Dopo 10 anni dalla morte della 13enne Yara Gambirasio, scomparsa il 26 novembre 2010 a Brembate di Sopra (Bergamo) e trovata morta il 26 febbraio 2011, il caso del suo omicidio potrebbe riaprirsi. Dopo la condanna definitiva all’ergastolo per Massimo Bossetti, pronunciata il 12 ottobre 2018, dalla Corte di Cassazione; il 13 gennaio scorso la Corte Suprema ha annullato con rinvio le ordinanze con cui il presidente della Corte d’Assise di Bergamo aveva respinto, dichiarandola inammissibile, la richiesta degli avvocati di Bossetti di accedere ai reperti dell’indagine.
Ora si torna a Bergamo e stavolta altri giudici dovranno nuovamente pronunciarsi sulla possibilità che la difesa di Bossetti visioni i campioni di Dna e gli abiti di Yara.
Le parole di Claudio Salvagni, avvocato di Bossetti
Claudio Salvagni, avvocato di Massimo Bossetti, in un’intervista effettuata da Cusano Italia Tv, ha detto che il Bossetti è molto contento, positivo, che continua a credere nella giustizia, tanto da voler uscire a testa alta dal portone dal carcere, convinto che i nuovi esami attesteranno che quel Dna non è il suo, che non è lui Ignoto 1, che non ha mai visto, toccato e tanto meno ucciso Yara Gambirasio.
L’avvocato definisce quello al muratore di Mapello come il processo delle anomalie e delle zone d’ombra, dove gli inquirenti hanno bypassato quello che non sono riusciti a ricostruire, sottolineando quanto il movente sia importantissimo nei processi indiziari, essendo il collante che tiene insieme tutti gli indizi.

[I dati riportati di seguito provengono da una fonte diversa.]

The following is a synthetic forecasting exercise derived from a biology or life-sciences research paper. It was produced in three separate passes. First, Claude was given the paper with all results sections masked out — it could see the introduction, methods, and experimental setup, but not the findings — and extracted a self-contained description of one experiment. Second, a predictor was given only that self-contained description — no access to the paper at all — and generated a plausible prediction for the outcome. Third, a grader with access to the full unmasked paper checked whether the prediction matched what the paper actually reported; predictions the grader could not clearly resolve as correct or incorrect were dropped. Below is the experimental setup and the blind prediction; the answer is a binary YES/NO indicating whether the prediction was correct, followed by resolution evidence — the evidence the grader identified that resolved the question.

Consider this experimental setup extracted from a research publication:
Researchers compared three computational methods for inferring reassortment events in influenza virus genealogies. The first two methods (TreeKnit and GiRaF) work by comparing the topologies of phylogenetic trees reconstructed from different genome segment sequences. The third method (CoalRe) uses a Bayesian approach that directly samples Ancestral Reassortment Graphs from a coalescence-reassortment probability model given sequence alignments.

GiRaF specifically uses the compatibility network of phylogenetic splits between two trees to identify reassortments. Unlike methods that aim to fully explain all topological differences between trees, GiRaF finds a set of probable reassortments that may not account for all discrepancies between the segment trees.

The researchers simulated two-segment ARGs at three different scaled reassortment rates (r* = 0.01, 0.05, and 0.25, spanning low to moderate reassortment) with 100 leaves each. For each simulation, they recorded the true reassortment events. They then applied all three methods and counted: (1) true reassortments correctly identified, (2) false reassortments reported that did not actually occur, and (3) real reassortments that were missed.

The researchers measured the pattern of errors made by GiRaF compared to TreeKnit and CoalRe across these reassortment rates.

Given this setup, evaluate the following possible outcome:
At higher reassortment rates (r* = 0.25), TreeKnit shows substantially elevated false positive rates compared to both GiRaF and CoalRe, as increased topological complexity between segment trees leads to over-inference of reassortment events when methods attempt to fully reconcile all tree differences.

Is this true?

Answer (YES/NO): NO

Salvagni ha aggiunto che, nel caso specifico, le sentenze dicono che manca un movente. “E’ un caso oggettivo che Massimo Bossetti e la povera Yara non si sono mai visti, mai incontrati, non si conoscevano”, aggiunge.L’arresto di Massimo Giuseppe Bossetti risale al 16 giugno 2014, circa 4 anni dopo il caso di Yara. Il muratore, incensurato, è stato identificato grazie a un’indagine genetica, condotta confrontando il Dna del killer con quello della popolazione maschile della Bergamasca.